Assessing the resilience of livestock production systems to drought causing lower feed availability, their potential for future growth, and the combined need for long term investments and timely policy interventions is essential to informing the planning of policy makers, as well as the international community -to better enable them in carrying out efficient and coordinated actions for climate change adaptation.
Figure B2.4
Interannual relative variability (relative standard deviation in %, high values reflect high variability) of usable biomass, animal intake in dry matter and metabolizable energy (ME)ix as a proxy for animal products in the baseline and the drought scenarios with different levels of interventions (from Mottet et al., 2015).
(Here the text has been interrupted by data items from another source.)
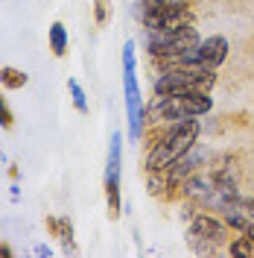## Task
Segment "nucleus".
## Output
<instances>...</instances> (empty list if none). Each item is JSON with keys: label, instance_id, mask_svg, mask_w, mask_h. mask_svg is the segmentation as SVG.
<instances>
[{"label": "nucleus", "instance_id": "nucleus-18", "mask_svg": "<svg viewBox=\"0 0 254 258\" xmlns=\"http://www.w3.org/2000/svg\"><path fill=\"white\" fill-rule=\"evenodd\" d=\"M193 0H141L143 9H155V6H190Z\"/></svg>", "mask_w": 254, "mask_h": 258}, {"label": "nucleus", "instance_id": "nucleus-11", "mask_svg": "<svg viewBox=\"0 0 254 258\" xmlns=\"http://www.w3.org/2000/svg\"><path fill=\"white\" fill-rule=\"evenodd\" d=\"M44 226H47L50 238H59L64 249H73V223H70L67 217H56V214H50L47 220H44Z\"/></svg>", "mask_w": 254, "mask_h": 258}, {"label": "nucleus", "instance_id": "nucleus-15", "mask_svg": "<svg viewBox=\"0 0 254 258\" xmlns=\"http://www.w3.org/2000/svg\"><path fill=\"white\" fill-rule=\"evenodd\" d=\"M67 88H70V100H73V109L79 114H88V97H85V88H82L76 80L67 82Z\"/></svg>", "mask_w": 254, "mask_h": 258}, {"label": "nucleus", "instance_id": "nucleus-1", "mask_svg": "<svg viewBox=\"0 0 254 258\" xmlns=\"http://www.w3.org/2000/svg\"><path fill=\"white\" fill-rule=\"evenodd\" d=\"M199 120H173L161 129V135H152L149 144H146V159H143V167L146 170H164L170 167L175 159H181L187 150H190L196 141H199Z\"/></svg>", "mask_w": 254, "mask_h": 258}, {"label": "nucleus", "instance_id": "nucleus-17", "mask_svg": "<svg viewBox=\"0 0 254 258\" xmlns=\"http://www.w3.org/2000/svg\"><path fill=\"white\" fill-rule=\"evenodd\" d=\"M0 126H3V129L15 126V114H12L9 106H6V97H3V94H0Z\"/></svg>", "mask_w": 254, "mask_h": 258}, {"label": "nucleus", "instance_id": "nucleus-5", "mask_svg": "<svg viewBox=\"0 0 254 258\" xmlns=\"http://www.w3.org/2000/svg\"><path fill=\"white\" fill-rule=\"evenodd\" d=\"M216 82L213 68H167L152 80L155 94H178V91H210Z\"/></svg>", "mask_w": 254, "mask_h": 258}, {"label": "nucleus", "instance_id": "nucleus-10", "mask_svg": "<svg viewBox=\"0 0 254 258\" xmlns=\"http://www.w3.org/2000/svg\"><path fill=\"white\" fill-rule=\"evenodd\" d=\"M228 38H222V35H207V38H202L199 44H196V62L202 64V68H219V64L228 59Z\"/></svg>", "mask_w": 254, "mask_h": 258}, {"label": "nucleus", "instance_id": "nucleus-7", "mask_svg": "<svg viewBox=\"0 0 254 258\" xmlns=\"http://www.w3.org/2000/svg\"><path fill=\"white\" fill-rule=\"evenodd\" d=\"M120 164H123V135L114 129L108 141V161H105V203H108V217H120Z\"/></svg>", "mask_w": 254, "mask_h": 258}, {"label": "nucleus", "instance_id": "nucleus-3", "mask_svg": "<svg viewBox=\"0 0 254 258\" xmlns=\"http://www.w3.org/2000/svg\"><path fill=\"white\" fill-rule=\"evenodd\" d=\"M187 243L199 255H216L222 246L231 243V226L225 223V217L202 209L187 220Z\"/></svg>", "mask_w": 254, "mask_h": 258}, {"label": "nucleus", "instance_id": "nucleus-13", "mask_svg": "<svg viewBox=\"0 0 254 258\" xmlns=\"http://www.w3.org/2000/svg\"><path fill=\"white\" fill-rule=\"evenodd\" d=\"M50 50H53V56H67V27H64L62 21H56L53 27H50Z\"/></svg>", "mask_w": 254, "mask_h": 258}, {"label": "nucleus", "instance_id": "nucleus-12", "mask_svg": "<svg viewBox=\"0 0 254 258\" xmlns=\"http://www.w3.org/2000/svg\"><path fill=\"white\" fill-rule=\"evenodd\" d=\"M0 85H3L6 91H21V88L27 85V74L18 71V68H12V64H3V68H0Z\"/></svg>", "mask_w": 254, "mask_h": 258}, {"label": "nucleus", "instance_id": "nucleus-19", "mask_svg": "<svg viewBox=\"0 0 254 258\" xmlns=\"http://www.w3.org/2000/svg\"><path fill=\"white\" fill-rule=\"evenodd\" d=\"M35 255H53V249H50L47 243H38L35 246Z\"/></svg>", "mask_w": 254, "mask_h": 258}, {"label": "nucleus", "instance_id": "nucleus-20", "mask_svg": "<svg viewBox=\"0 0 254 258\" xmlns=\"http://www.w3.org/2000/svg\"><path fill=\"white\" fill-rule=\"evenodd\" d=\"M0 255H12V249H9L6 243H0Z\"/></svg>", "mask_w": 254, "mask_h": 258}, {"label": "nucleus", "instance_id": "nucleus-16", "mask_svg": "<svg viewBox=\"0 0 254 258\" xmlns=\"http://www.w3.org/2000/svg\"><path fill=\"white\" fill-rule=\"evenodd\" d=\"M108 15H111L108 0H94V24L96 27H105L108 24Z\"/></svg>", "mask_w": 254, "mask_h": 258}, {"label": "nucleus", "instance_id": "nucleus-6", "mask_svg": "<svg viewBox=\"0 0 254 258\" xmlns=\"http://www.w3.org/2000/svg\"><path fill=\"white\" fill-rule=\"evenodd\" d=\"M199 41H202V38H199L196 24L178 27V30H146V50H149L152 64L164 62V59H173L178 53L196 47Z\"/></svg>", "mask_w": 254, "mask_h": 258}, {"label": "nucleus", "instance_id": "nucleus-8", "mask_svg": "<svg viewBox=\"0 0 254 258\" xmlns=\"http://www.w3.org/2000/svg\"><path fill=\"white\" fill-rule=\"evenodd\" d=\"M141 21L146 30H178L193 24V9L190 6H155V9H143Z\"/></svg>", "mask_w": 254, "mask_h": 258}, {"label": "nucleus", "instance_id": "nucleus-9", "mask_svg": "<svg viewBox=\"0 0 254 258\" xmlns=\"http://www.w3.org/2000/svg\"><path fill=\"white\" fill-rule=\"evenodd\" d=\"M219 214L225 217V223L237 232H248L254 235V197H228L222 206H219Z\"/></svg>", "mask_w": 254, "mask_h": 258}, {"label": "nucleus", "instance_id": "nucleus-4", "mask_svg": "<svg viewBox=\"0 0 254 258\" xmlns=\"http://www.w3.org/2000/svg\"><path fill=\"white\" fill-rule=\"evenodd\" d=\"M123 97H126V117H129V141L138 144L143 135V100H141V85H138V62H135V41L123 44Z\"/></svg>", "mask_w": 254, "mask_h": 258}, {"label": "nucleus", "instance_id": "nucleus-2", "mask_svg": "<svg viewBox=\"0 0 254 258\" xmlns=\"http://www.w3.org/2000/svg\"><path fill=\"white\" fill-rule=\"evenodd\" d=\"M213 109V97L210 91H178V94H155L149 112L152 120H164V123H173V120H193V117H202Z\"/></svg>", "mask_w": 254, "mask_h": 258}, {"label": "nucleus", "instance_id": "nucleus-14", "mask_svg": "<svg viewBox=\"0 0 254 258\" xmlns=\"http://www.w3.org/2000/svg\"><path fill=\"white\" fill-rule=\"evenodd\" d=\"M228 252H231V255H242V258H254V235L239 232V238H231Z\"/></svg>", "mask_w": 254, "mask_h": 258}]
</instances>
Health interventions correspond to veterinary measures (e.g. vaccination) aimed at increasing fertility and decreasing calf and adult mortality. Early offtake of bulls is an intervention in which young male animals are sold earlier to the market.
- Source: FAO, 2016
Longer-term approaches to adaptation can often involve system changes (e.g. a change in the set of commodities produced or the shift from extensive to mixed systems) or the adoption of new technology that is currently unavailable. There may be long lag times between the identification of a problem and the development of readily available and appropriate technology to address it. Research carried out now needs to be appropriate to the environment 20 to 30 years in the future. This has implications for how research is targeted and for the design, testing and implementation of the research. One approach may involve searching for homologues of projected future climate conditions in areas where similar conditions exist now and where breeding and selection can be carried out (Burke et al., 2009).